每个人都知道穆迪和标准普尔已经修订了他们对于房屋抵押贷款债券的分析。但是比他们现在已经遭受的批评严重地多也更令人注意的问题在于,他们在他们最擅长的领域——为公司信用评级——方面说谎。
在过去20年中,随着监管机构的鼓励,也在评级机构(顺便说一句,评级机构是从债券发行人获取报酬的)不置一词的默许下,美国的金融机构承担了越来越多的风险。穆迪或标准普尔从来不会对金融机构说:“如果你们的资产负债表上面再多一点风险资产,我们就给你降级。”

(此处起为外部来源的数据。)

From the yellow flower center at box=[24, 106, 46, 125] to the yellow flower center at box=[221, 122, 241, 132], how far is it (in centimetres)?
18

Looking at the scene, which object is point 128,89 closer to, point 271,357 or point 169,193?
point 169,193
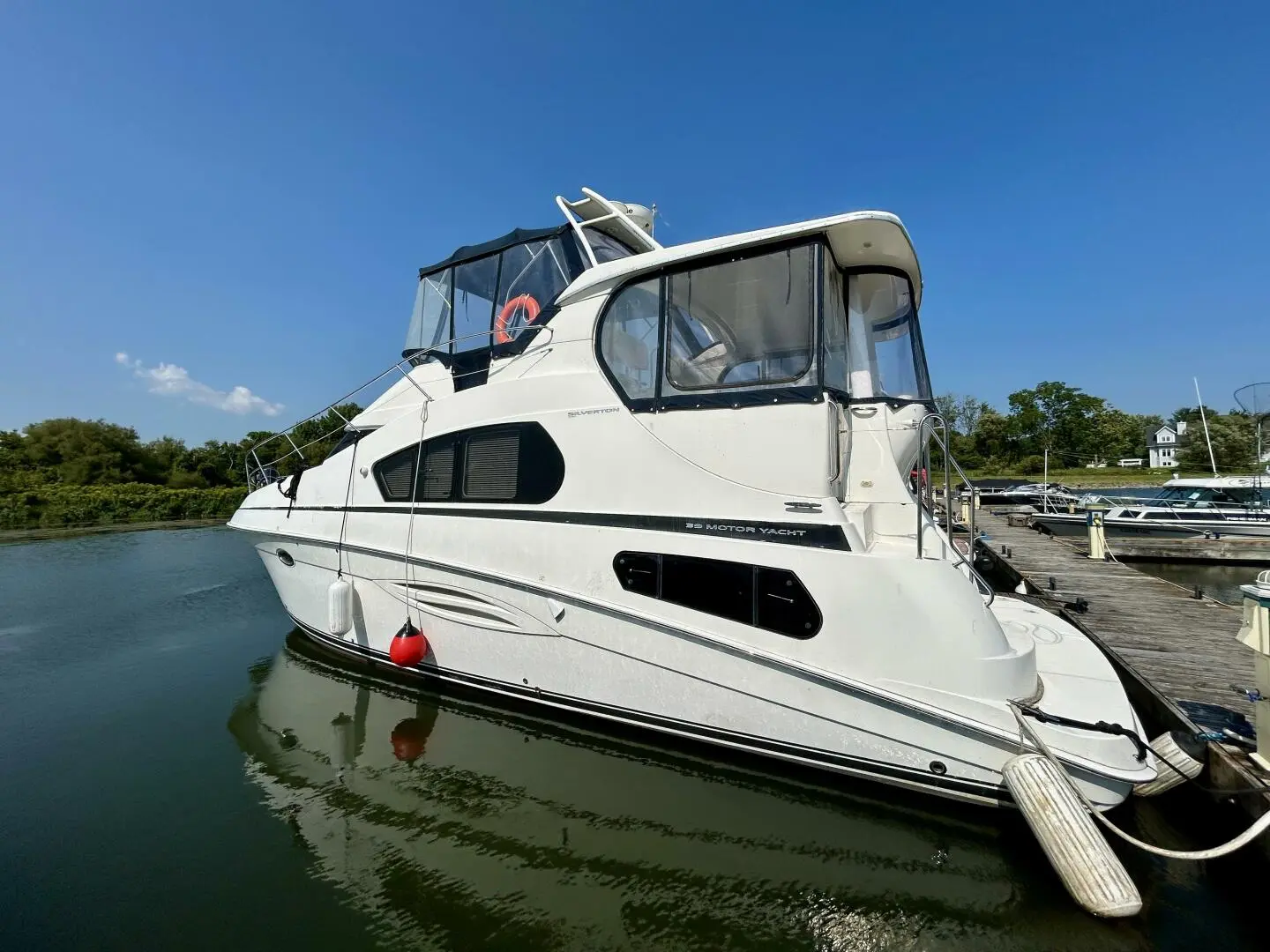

AIG、Fannie Mae、Freddie Mac、GE还有市政债券担保者Ambac Financial以及MBIA,统统是AAA级别(GE到现在还是!)。大的投资银行比如雷曼和美林,都是稳固的投资级别。这似乎是说明金融机构的信用评级越高,对金融危机的贡献程度就越大。当然,这样的大型机构在创造更多的信用产品的同时,也为穆迪和标准普尔创造了更多的收入。
这些垄断的寡头们——这实际上是美国证券交易委员会认可的——不只是没有做好自己的工作,他们不仅仅是错过了几个电话,为了追求他们自身的短期收益,他们除了暴露出来的系统性的金融风险,而且还做了原本人们以为他们不会做的所有事情。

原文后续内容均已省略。